> **Da fare 1**
Riporta parola per parola il tratto del brano sul tumore della prostata che va da "Si tratta di" fino a "resta silente (asintomatica).".
> **Da fare 2**
Scrivi il seguito del brano sul tumore della prostata, partendo subito dopo l'ultima frase.

> **Brano scelto**
- - - -

Il carcinoma della prostata è il tipo di tumore più frequentemente diagnosticato nella popolazione maschile, colpisce circa 190 persone ogni 100.000 ogni anno e la sua incidenza è in crescita. Nella maggior parte dei casi la diagnosi arriva dopo i 55 anni.
Si tratta di un tumore ad evoluzione estremamente lenta, la zona della ghiandola in cui avviene la trasformazione è quella più esterna pertanto per molto tempo la patologia resta silente (asintomatica).

Diagnosi
Nelle prime fasi della malattia il sospetto può nascere per un controllo routinario: esplorazione rettale, o per valori alterati del PSA. Quando c’è un sospetto di tumore della prostata la diagnosi viene formulata grazie all’esecuzione di una biopsia prostatica: prelievo ed analisi di frammenti di tessuto prostatico. Una volta definita la diagnosi istologica il paziente viene sottoposto ad esami di diagnostica per immagini per valutare l’eventuale disseminazione della patologia.

- - - -

> **Materiale fornito**

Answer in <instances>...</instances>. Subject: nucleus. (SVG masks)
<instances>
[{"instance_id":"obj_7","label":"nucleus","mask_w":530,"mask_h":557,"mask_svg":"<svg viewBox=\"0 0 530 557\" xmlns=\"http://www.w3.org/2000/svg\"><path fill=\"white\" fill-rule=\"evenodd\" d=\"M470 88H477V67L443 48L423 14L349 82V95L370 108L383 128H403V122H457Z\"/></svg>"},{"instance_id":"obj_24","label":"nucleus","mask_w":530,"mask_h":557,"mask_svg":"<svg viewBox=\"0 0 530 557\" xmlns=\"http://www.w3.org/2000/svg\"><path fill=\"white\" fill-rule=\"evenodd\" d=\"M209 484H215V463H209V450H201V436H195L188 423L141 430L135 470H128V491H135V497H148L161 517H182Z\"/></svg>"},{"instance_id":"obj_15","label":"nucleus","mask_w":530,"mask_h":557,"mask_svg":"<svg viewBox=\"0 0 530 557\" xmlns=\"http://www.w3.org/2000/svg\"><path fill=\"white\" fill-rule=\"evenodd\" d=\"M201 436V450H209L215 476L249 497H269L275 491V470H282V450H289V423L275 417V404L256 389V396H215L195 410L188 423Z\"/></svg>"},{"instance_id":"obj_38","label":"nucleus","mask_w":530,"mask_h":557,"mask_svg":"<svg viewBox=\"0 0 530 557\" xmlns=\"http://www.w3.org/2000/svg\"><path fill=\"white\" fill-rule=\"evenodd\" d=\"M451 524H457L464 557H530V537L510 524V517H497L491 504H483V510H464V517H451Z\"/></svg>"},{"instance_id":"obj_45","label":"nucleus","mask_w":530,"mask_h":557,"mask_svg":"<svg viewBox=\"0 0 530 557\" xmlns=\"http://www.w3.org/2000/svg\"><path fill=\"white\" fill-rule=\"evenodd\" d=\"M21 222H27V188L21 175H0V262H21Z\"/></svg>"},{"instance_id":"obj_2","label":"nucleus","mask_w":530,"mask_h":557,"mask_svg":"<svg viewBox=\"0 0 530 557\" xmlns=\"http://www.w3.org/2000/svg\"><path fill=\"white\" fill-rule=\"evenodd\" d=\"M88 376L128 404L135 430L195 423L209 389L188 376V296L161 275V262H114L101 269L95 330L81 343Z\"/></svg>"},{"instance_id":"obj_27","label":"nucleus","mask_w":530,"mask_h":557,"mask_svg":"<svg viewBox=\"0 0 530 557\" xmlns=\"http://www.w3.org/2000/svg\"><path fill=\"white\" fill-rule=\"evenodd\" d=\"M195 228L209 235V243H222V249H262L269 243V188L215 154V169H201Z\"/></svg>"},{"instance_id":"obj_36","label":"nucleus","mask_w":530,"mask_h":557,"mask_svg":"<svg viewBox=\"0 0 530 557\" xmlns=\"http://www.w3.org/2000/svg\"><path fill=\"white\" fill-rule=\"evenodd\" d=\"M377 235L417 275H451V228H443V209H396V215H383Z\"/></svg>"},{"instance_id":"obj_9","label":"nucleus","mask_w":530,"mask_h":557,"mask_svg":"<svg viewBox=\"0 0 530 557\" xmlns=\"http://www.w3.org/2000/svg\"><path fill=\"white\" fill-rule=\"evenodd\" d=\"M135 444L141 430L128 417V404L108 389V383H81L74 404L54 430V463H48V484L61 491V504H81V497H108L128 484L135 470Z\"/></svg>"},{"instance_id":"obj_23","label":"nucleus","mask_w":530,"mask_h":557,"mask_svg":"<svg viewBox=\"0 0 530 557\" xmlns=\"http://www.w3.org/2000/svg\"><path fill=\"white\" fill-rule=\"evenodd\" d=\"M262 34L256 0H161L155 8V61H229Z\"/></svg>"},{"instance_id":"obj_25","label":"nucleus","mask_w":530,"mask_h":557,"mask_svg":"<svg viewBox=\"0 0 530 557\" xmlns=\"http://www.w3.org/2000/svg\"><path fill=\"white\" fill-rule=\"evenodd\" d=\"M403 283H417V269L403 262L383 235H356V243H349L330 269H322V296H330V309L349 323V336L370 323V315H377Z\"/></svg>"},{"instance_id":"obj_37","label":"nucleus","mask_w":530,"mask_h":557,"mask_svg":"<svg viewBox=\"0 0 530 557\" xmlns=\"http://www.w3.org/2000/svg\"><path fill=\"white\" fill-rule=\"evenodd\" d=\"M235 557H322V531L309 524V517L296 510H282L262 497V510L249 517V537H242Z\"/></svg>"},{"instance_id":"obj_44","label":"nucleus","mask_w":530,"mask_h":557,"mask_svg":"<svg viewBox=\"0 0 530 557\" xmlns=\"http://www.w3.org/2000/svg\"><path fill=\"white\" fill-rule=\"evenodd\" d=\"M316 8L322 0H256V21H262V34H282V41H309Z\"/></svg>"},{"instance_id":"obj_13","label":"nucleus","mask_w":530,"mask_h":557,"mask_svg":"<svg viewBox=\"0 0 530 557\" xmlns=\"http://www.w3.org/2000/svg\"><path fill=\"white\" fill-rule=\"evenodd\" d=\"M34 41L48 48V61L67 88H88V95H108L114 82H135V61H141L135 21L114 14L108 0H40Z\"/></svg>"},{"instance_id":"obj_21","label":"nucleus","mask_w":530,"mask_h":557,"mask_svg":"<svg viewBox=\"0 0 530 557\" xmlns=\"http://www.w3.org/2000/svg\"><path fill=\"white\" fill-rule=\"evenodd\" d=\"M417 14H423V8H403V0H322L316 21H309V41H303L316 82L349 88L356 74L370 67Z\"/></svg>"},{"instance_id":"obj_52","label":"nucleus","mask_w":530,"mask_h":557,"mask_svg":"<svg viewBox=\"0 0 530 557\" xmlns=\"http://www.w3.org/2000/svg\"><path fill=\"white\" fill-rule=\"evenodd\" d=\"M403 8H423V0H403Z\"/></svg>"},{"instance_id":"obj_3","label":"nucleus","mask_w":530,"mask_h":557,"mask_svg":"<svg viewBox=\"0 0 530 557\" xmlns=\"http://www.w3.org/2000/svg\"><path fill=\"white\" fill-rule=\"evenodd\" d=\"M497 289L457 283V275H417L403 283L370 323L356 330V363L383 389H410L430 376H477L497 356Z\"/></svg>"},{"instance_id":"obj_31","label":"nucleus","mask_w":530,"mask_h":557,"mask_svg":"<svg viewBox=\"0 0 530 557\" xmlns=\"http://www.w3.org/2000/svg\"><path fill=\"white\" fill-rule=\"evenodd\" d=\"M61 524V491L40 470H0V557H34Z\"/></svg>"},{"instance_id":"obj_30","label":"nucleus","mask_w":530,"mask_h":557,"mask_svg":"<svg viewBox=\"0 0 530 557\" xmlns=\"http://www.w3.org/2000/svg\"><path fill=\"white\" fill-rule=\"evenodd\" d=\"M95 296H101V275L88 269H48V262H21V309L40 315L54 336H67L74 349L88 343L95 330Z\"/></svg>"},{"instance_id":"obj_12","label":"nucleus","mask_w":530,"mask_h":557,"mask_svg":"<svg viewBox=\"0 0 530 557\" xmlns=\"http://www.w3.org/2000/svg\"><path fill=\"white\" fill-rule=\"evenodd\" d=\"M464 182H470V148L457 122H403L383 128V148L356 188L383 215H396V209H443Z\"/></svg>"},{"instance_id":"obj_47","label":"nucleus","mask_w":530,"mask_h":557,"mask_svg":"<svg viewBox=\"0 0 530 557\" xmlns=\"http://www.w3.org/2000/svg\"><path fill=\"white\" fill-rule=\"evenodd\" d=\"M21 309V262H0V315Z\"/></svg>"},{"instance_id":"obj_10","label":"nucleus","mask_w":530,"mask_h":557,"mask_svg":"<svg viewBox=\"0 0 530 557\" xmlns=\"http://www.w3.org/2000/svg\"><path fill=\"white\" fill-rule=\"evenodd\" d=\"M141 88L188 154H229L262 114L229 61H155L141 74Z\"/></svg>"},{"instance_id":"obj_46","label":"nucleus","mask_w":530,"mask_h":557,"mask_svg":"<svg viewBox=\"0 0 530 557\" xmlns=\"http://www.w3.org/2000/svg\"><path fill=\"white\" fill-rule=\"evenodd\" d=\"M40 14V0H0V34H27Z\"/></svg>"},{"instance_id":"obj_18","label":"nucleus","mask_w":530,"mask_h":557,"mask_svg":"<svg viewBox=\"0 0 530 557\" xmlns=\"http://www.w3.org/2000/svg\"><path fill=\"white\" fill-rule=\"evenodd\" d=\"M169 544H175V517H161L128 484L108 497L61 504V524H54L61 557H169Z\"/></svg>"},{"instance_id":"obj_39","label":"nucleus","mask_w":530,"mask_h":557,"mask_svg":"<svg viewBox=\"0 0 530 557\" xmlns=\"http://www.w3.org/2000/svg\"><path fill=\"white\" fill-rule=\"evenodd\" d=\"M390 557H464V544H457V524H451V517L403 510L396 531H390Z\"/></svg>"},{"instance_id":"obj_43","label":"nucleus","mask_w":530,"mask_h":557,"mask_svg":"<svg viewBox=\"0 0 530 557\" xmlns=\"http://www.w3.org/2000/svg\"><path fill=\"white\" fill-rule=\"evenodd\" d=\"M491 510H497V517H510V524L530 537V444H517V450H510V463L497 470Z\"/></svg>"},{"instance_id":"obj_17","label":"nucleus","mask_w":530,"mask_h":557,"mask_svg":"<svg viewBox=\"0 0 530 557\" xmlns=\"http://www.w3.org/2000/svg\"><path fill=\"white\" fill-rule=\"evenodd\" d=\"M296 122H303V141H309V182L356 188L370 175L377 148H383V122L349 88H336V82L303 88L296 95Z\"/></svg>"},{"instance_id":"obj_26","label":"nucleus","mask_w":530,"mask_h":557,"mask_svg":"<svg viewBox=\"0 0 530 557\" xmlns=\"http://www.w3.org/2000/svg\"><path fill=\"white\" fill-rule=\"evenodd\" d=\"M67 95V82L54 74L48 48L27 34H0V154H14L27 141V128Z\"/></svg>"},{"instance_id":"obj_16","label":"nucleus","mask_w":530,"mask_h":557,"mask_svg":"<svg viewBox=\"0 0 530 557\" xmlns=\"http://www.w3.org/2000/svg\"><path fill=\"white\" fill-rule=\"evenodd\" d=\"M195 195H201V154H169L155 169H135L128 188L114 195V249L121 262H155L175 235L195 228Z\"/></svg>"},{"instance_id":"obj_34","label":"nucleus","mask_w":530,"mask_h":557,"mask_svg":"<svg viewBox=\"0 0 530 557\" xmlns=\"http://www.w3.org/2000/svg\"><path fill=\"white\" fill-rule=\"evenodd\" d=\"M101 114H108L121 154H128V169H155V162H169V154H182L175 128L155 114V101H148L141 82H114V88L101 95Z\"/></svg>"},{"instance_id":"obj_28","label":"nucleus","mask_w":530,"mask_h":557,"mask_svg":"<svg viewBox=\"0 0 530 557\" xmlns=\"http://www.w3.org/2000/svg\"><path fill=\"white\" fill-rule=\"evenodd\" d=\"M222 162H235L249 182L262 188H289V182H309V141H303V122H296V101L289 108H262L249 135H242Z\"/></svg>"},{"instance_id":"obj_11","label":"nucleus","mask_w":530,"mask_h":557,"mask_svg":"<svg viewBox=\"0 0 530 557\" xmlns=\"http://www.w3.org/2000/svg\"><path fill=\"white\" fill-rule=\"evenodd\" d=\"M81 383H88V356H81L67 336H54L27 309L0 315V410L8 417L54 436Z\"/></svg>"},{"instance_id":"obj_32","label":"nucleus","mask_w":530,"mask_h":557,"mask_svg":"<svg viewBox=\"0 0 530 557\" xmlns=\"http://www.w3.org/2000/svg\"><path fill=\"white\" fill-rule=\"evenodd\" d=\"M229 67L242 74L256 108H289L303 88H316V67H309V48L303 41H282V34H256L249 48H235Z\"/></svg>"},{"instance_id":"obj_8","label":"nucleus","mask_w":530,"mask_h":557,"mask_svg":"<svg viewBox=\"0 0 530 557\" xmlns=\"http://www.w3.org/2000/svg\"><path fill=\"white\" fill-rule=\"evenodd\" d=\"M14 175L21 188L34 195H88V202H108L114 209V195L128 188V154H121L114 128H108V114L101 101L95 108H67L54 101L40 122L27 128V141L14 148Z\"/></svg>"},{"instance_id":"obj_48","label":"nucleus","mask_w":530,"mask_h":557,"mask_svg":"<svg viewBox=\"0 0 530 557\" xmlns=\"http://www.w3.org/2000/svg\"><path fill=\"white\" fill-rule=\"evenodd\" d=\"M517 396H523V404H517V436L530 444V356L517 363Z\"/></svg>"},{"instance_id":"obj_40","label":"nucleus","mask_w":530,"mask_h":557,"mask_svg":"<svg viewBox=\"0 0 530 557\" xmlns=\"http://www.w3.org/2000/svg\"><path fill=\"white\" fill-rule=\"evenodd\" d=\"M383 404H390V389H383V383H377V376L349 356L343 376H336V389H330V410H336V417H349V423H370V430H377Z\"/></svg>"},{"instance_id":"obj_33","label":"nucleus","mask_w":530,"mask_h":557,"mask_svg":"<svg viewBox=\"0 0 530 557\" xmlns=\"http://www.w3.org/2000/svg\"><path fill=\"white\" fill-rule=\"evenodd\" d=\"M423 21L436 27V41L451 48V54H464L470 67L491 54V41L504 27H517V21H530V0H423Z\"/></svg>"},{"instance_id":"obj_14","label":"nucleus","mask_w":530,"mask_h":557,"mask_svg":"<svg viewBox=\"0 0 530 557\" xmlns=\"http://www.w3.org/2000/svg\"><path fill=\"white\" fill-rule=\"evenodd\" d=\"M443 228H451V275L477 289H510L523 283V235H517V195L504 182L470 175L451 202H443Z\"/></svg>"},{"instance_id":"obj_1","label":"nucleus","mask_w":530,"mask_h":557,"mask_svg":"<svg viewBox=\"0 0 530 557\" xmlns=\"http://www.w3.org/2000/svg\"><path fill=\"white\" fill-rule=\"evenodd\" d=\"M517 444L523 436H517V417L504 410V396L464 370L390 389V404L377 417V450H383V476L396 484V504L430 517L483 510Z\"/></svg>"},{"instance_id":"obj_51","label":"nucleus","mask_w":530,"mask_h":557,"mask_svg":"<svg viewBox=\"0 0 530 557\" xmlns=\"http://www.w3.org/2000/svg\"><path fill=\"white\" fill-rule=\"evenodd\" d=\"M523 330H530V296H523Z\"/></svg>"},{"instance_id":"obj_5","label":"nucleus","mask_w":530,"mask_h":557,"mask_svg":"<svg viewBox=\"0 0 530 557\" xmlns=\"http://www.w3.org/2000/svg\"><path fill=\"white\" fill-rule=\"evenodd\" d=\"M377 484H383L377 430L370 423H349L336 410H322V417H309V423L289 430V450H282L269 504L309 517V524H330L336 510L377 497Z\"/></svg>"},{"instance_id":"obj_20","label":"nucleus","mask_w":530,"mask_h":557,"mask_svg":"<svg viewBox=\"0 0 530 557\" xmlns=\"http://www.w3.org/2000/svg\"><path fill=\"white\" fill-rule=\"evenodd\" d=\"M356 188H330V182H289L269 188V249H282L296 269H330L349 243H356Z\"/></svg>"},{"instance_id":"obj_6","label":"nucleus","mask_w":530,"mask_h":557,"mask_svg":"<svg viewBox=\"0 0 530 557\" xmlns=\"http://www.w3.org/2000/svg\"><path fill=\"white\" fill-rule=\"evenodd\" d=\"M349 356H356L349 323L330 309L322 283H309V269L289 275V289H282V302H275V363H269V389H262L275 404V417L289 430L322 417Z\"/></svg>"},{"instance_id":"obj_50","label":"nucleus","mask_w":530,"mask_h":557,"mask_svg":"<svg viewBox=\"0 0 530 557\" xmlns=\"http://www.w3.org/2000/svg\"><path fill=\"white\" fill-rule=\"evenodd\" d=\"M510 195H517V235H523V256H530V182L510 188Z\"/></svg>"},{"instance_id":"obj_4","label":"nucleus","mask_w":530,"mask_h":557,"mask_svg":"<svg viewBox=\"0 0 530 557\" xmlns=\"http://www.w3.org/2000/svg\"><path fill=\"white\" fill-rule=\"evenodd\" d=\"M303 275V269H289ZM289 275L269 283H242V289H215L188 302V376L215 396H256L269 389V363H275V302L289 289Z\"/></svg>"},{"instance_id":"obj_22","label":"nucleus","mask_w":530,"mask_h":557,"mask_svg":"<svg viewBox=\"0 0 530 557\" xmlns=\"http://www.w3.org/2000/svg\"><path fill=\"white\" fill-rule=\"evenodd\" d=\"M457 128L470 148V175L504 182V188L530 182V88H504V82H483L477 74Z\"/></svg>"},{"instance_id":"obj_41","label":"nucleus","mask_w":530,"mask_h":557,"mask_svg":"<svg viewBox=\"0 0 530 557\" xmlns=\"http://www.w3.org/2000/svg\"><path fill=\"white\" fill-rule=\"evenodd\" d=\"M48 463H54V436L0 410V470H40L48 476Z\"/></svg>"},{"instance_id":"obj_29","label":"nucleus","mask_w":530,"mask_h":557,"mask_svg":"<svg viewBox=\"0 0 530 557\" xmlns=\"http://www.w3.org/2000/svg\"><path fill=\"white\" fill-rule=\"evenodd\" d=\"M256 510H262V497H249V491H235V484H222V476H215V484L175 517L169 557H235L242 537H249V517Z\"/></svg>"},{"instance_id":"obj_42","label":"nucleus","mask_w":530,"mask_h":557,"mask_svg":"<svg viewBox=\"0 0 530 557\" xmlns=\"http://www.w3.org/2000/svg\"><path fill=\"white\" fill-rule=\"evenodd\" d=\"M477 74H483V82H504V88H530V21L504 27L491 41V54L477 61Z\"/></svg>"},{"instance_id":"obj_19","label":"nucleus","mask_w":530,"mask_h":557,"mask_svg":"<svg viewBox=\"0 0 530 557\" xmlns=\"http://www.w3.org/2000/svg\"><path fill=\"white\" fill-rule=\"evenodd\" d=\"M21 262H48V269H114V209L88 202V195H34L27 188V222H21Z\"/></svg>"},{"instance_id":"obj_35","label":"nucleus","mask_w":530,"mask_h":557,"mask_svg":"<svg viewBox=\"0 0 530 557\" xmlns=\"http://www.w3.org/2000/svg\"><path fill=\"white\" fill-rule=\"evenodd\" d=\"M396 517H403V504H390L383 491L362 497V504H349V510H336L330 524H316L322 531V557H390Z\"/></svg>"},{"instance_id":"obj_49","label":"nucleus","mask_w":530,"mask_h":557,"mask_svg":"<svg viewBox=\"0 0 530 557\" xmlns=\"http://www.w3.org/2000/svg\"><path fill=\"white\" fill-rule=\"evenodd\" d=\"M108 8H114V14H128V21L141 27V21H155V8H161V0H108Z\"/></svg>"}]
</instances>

- - - -

> **Risultato 1**
Si tratta di un tumore ad evoluzione estremamente lenta, la zona della ghiandola in cui avviene la trasformazione è quella più esterna pertanto per molto tempo la patologia resta silente (asintomatica).

> **Risultato 2**
Terapia
La terapia di un tumore prostatico varia in base alle caratteristiche cliniche ed anagrafiche del paziente, nonché allo stadio della malattia.
Nei pazienti anziani con tumori di piccoli dimensioni si tende a mantenere un atteggiamento conservativo senza terapia ma con visite e controlli ravvicinati.
La terapia attiva consiste nella rimozione chirurgica della prostata (prostatectomia totale) seguita dalla radioterapia ed ormonoterapia finalizzate a distruggere le cellule tumorali ed evitare una disseminazione della malattia.

Il PSA (Antigene Prostatico Specifico)
Negli ultimi 30 anni il PSA è stato investito di una grossa responsabilità in quanto è stato considerato uno strumento di screening del tumore della prostata. Attualmente è stato ridimensionato il valore di questo antigene in quanto la sua concentrazione nel sangue non si modifica solamente in caso di carcinoma della prostata ma in seguito a molte altre condizioni quali: prostatiti, dopo una esplorazione rettale o come conseguenza della ipertrofia prostatica benigna.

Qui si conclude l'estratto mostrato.